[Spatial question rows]
---+---

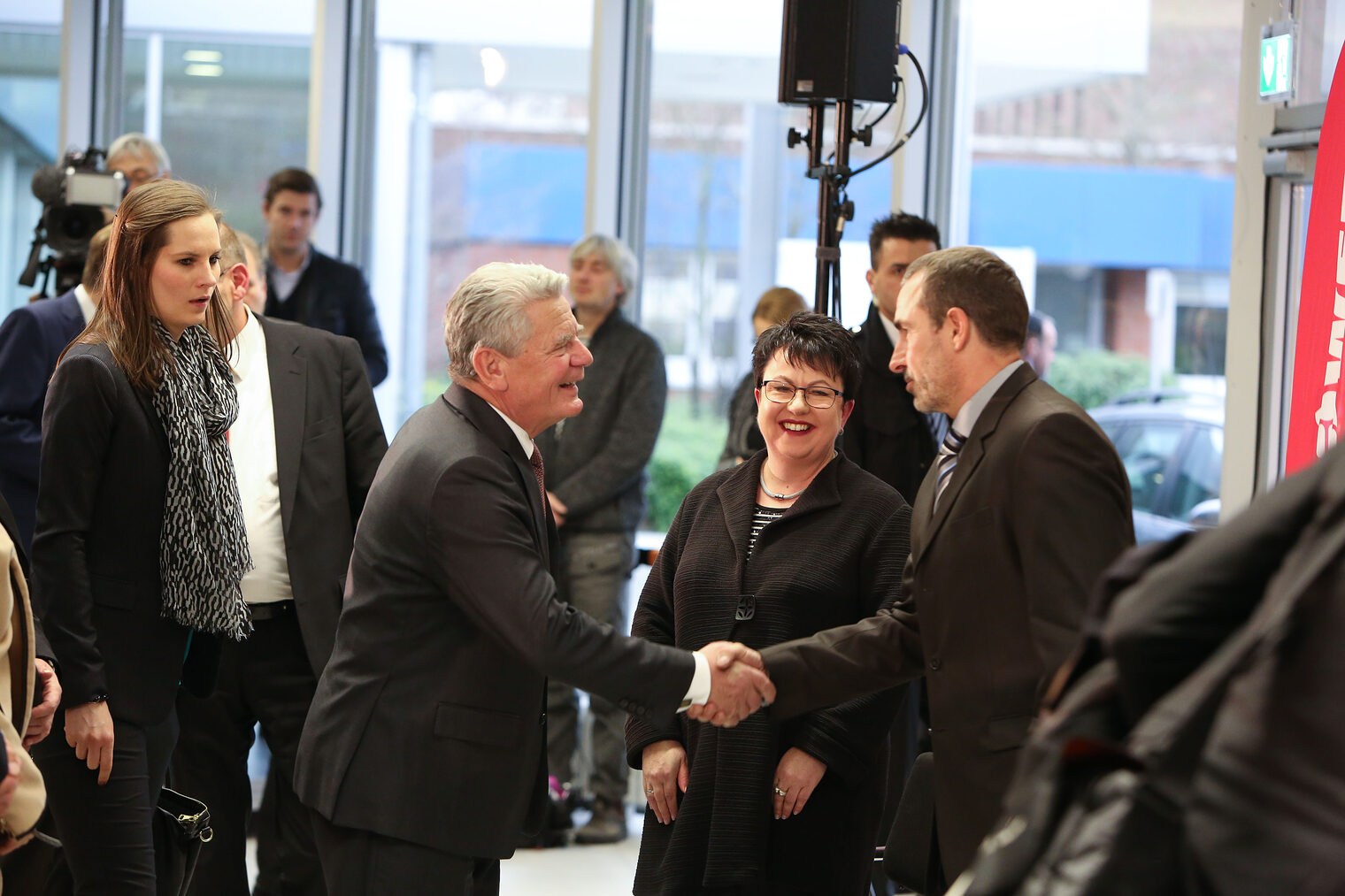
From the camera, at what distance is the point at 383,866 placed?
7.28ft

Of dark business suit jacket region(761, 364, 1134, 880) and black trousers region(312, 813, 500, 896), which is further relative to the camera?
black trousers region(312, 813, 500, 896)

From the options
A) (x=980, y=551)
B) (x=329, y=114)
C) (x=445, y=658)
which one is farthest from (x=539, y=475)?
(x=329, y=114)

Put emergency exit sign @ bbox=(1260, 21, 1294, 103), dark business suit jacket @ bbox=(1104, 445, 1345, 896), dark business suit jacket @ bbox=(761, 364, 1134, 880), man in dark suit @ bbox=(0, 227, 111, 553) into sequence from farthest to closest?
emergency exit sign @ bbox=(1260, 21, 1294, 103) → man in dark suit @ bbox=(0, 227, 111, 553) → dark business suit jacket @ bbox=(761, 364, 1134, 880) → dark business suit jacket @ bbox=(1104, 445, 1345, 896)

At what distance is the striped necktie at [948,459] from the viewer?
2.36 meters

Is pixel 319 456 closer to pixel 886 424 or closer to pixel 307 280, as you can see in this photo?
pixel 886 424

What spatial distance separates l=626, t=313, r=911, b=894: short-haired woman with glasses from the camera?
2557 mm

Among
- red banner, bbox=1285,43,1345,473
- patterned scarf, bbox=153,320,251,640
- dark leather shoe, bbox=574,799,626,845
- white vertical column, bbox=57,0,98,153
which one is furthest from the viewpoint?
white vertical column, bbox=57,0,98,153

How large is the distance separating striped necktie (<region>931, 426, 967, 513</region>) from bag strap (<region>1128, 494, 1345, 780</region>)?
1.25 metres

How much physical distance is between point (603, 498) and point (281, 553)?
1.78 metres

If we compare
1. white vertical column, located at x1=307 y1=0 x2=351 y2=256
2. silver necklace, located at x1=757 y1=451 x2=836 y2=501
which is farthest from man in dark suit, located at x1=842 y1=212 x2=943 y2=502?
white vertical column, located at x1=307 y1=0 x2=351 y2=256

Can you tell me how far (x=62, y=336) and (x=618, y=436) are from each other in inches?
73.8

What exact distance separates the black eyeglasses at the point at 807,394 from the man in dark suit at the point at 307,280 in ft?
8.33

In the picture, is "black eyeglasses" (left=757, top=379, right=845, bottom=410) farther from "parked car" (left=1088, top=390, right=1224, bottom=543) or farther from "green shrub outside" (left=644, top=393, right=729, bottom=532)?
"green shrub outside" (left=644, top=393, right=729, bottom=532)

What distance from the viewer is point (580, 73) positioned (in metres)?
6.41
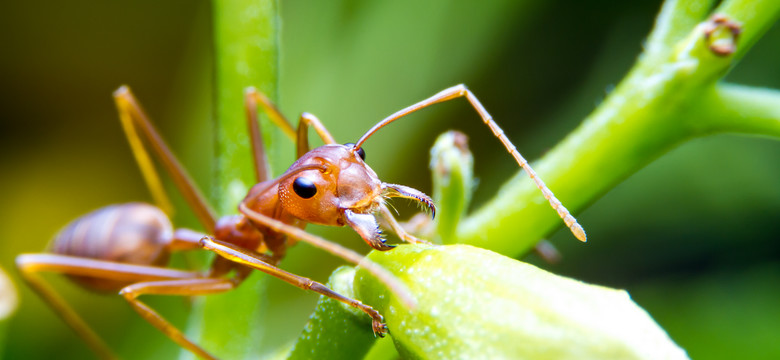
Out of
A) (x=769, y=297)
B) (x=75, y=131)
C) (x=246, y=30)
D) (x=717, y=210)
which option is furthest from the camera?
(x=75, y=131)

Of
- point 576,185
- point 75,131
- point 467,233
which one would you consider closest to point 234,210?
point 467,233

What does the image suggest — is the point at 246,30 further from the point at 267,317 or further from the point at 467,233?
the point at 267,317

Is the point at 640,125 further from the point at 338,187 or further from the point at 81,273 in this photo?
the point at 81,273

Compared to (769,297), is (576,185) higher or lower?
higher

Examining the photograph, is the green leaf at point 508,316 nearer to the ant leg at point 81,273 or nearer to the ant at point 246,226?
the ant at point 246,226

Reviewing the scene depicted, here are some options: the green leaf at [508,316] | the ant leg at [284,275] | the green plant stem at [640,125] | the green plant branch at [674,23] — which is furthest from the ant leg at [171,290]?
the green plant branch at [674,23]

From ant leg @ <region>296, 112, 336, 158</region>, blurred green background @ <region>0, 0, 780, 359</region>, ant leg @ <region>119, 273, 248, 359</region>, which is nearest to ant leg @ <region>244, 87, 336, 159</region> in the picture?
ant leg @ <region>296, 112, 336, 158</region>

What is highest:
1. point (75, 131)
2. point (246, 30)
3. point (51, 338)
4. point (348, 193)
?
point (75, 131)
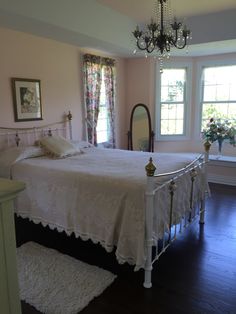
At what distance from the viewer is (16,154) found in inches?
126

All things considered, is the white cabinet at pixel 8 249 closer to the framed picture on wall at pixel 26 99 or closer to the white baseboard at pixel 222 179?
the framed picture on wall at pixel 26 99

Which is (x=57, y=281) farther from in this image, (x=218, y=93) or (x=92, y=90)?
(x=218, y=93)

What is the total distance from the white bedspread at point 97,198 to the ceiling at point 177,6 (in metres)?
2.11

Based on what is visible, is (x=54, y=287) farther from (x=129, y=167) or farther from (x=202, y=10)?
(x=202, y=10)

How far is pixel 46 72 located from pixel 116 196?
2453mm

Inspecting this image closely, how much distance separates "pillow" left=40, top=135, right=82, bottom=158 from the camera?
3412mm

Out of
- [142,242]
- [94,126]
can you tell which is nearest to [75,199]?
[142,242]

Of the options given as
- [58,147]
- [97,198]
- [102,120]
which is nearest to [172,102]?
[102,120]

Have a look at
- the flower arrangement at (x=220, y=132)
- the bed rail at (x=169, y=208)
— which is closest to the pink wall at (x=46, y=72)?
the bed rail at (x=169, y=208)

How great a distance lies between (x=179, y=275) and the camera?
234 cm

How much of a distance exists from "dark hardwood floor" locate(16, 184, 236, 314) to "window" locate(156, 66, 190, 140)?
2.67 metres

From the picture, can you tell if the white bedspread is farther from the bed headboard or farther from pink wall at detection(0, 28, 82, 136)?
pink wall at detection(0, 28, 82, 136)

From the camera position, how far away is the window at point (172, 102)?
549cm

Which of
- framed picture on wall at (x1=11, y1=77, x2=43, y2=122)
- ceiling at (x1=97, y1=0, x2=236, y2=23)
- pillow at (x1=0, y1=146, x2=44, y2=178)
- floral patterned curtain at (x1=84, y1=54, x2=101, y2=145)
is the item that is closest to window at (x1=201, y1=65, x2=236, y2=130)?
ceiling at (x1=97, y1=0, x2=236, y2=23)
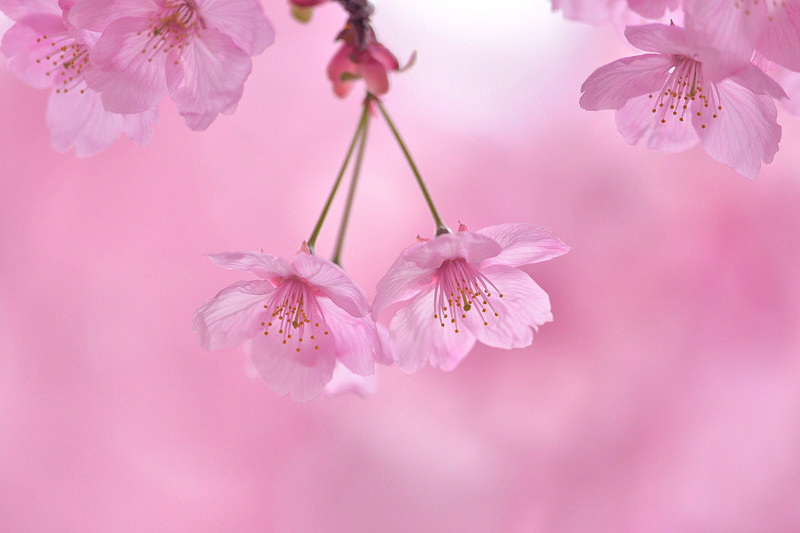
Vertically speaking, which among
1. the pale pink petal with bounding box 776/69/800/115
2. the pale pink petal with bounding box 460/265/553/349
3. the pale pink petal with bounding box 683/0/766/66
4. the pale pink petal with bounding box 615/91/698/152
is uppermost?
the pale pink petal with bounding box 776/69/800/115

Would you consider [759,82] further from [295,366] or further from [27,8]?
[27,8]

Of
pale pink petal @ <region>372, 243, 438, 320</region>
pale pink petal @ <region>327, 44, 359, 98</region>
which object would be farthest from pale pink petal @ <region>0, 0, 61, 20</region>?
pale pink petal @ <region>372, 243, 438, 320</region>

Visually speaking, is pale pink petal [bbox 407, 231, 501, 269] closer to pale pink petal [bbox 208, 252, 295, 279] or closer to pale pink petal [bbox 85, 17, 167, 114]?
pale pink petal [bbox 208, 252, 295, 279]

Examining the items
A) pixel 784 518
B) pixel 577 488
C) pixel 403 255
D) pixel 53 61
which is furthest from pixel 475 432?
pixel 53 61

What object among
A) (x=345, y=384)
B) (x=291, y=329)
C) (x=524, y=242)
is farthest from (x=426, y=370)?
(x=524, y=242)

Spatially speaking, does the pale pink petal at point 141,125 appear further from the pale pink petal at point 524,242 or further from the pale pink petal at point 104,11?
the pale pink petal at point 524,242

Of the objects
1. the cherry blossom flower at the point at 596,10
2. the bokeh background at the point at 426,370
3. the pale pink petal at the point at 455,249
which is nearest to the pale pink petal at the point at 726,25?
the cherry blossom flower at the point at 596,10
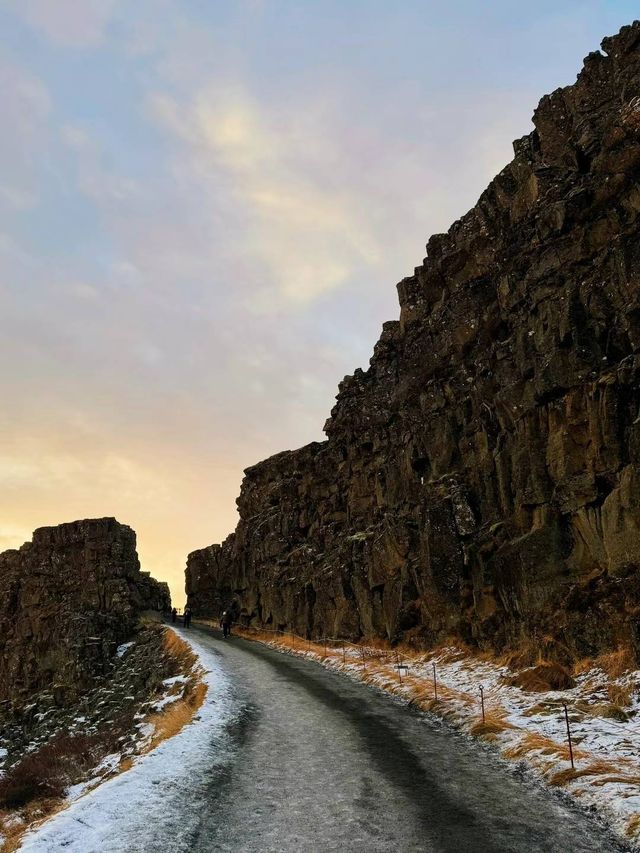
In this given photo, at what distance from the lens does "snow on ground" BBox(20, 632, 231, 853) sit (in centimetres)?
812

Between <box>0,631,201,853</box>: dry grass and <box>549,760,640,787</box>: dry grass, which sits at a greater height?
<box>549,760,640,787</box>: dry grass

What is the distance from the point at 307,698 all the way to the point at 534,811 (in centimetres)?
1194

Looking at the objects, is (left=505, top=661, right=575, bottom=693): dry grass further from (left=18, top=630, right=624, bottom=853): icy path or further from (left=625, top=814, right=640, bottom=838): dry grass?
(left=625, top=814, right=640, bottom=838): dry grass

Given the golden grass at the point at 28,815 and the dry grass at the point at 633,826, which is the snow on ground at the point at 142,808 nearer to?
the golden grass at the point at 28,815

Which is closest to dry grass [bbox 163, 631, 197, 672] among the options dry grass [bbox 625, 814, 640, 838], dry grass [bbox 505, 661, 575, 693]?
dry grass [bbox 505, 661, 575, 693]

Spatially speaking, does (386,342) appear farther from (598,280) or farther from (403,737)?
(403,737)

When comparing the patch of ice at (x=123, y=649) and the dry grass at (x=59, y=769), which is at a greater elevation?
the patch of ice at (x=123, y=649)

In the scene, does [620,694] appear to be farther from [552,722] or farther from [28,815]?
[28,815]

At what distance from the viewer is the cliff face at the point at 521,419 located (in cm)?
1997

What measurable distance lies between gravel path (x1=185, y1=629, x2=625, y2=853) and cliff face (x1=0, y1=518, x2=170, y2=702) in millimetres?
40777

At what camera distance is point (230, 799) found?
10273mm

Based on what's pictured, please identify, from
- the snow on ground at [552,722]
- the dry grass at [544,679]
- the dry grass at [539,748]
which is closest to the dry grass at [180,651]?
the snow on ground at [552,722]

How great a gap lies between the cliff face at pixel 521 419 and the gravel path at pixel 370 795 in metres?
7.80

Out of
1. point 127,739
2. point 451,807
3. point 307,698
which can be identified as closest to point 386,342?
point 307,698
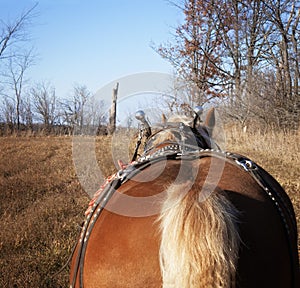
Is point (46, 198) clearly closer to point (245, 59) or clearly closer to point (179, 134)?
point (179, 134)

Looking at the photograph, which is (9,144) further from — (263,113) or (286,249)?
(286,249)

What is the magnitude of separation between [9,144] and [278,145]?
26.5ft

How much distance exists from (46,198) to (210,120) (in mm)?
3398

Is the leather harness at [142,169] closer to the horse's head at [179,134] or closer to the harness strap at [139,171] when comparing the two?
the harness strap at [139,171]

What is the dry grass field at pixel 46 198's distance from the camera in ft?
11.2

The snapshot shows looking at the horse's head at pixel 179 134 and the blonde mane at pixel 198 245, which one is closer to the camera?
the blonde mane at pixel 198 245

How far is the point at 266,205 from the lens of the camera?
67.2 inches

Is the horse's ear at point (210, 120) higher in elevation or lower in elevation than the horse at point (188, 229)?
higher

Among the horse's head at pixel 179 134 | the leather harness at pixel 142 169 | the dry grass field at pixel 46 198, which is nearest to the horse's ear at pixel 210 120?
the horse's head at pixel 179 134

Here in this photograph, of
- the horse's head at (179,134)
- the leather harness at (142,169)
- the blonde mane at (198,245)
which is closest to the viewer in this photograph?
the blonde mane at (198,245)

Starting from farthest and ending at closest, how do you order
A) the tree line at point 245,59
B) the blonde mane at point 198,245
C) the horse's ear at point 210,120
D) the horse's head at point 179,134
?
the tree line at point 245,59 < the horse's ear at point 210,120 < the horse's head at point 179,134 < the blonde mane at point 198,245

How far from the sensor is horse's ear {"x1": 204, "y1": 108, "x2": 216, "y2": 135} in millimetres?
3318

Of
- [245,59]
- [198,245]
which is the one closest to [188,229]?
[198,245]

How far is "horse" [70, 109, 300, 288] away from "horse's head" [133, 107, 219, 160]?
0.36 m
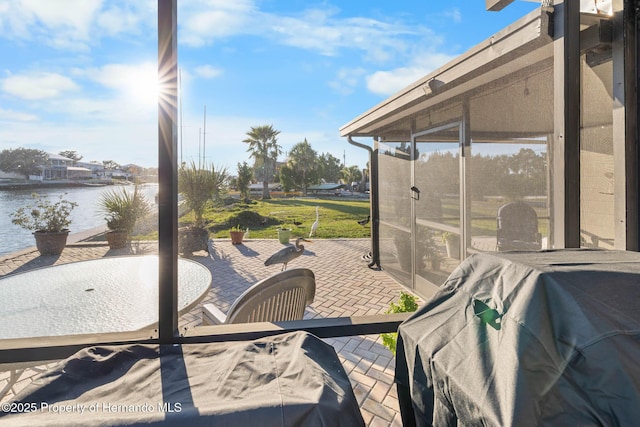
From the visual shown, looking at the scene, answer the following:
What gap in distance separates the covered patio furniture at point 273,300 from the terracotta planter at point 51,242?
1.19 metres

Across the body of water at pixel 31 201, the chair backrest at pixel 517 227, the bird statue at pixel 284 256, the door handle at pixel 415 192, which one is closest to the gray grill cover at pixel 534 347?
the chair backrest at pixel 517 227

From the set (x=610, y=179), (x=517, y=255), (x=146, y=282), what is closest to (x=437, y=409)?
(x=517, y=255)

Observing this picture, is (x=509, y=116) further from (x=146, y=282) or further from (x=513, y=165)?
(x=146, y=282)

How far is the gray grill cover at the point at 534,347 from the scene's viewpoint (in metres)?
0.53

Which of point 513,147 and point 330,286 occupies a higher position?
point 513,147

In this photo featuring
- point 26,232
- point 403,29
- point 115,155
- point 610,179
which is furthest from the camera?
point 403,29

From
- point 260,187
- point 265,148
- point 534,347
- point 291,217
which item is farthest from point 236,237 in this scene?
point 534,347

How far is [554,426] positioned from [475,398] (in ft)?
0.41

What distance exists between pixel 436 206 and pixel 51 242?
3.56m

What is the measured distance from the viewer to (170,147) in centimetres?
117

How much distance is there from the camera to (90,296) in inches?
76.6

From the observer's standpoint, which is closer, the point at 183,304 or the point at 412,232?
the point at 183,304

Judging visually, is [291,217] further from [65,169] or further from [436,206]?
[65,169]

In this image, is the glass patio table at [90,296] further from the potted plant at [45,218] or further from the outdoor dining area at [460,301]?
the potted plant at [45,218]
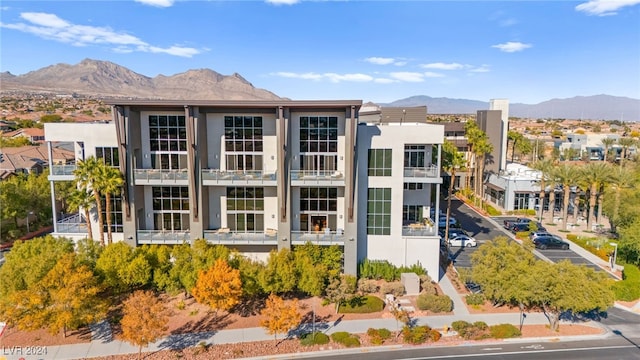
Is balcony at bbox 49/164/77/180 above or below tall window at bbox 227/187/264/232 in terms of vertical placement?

---+---

Copy the rows above word for word, starting at the line containing "How far is the gray" and continuing through the final row, with both ends included. Leave the pictures out of your copy.

How far is the gray grill cover at the point at 534,347 from the scene's viewpoint (in metres)?
0.53

Which of point 513,147 and point 330,286 occupies a higher position?
point 513,147

In this photo featuring
- point 26,232
- point 403,29
- point 115,155
- point 610,179
which is furthest from the camera?
point 403,29

From
- point 260,187
- point 265,148
- point 534,347
- point 291,217
which item is farthest from point 236,237 in this scene?
point 534,347

How far is [554,426] positioned from [475,398] (in ft)?
0.41

What distance exists between pixel 436 206 and pixel 51 242?
3.56m

What is the measured distance from the viewer to (170,147) in centimetres?
117

How much distance is there from the camera to (90,296) in inches?
76.6

From the observer's standpoint, which is closer, the point at 183,304 or the point at 412,232?
the point at 183,304

Judging visually, is [291,217] further from [65,169] or further from [436,206]?
[65,169]

In this image, is the glass patio table at [90,296] further from the potted plant at [45,218] or further from the outdoor dining area at [460,301]?
the potted plant at [45,218]
Is balcony at bbox 49/164/77/180 above or below tall window at bbox 227/187/264/232 in terms of vertical placement?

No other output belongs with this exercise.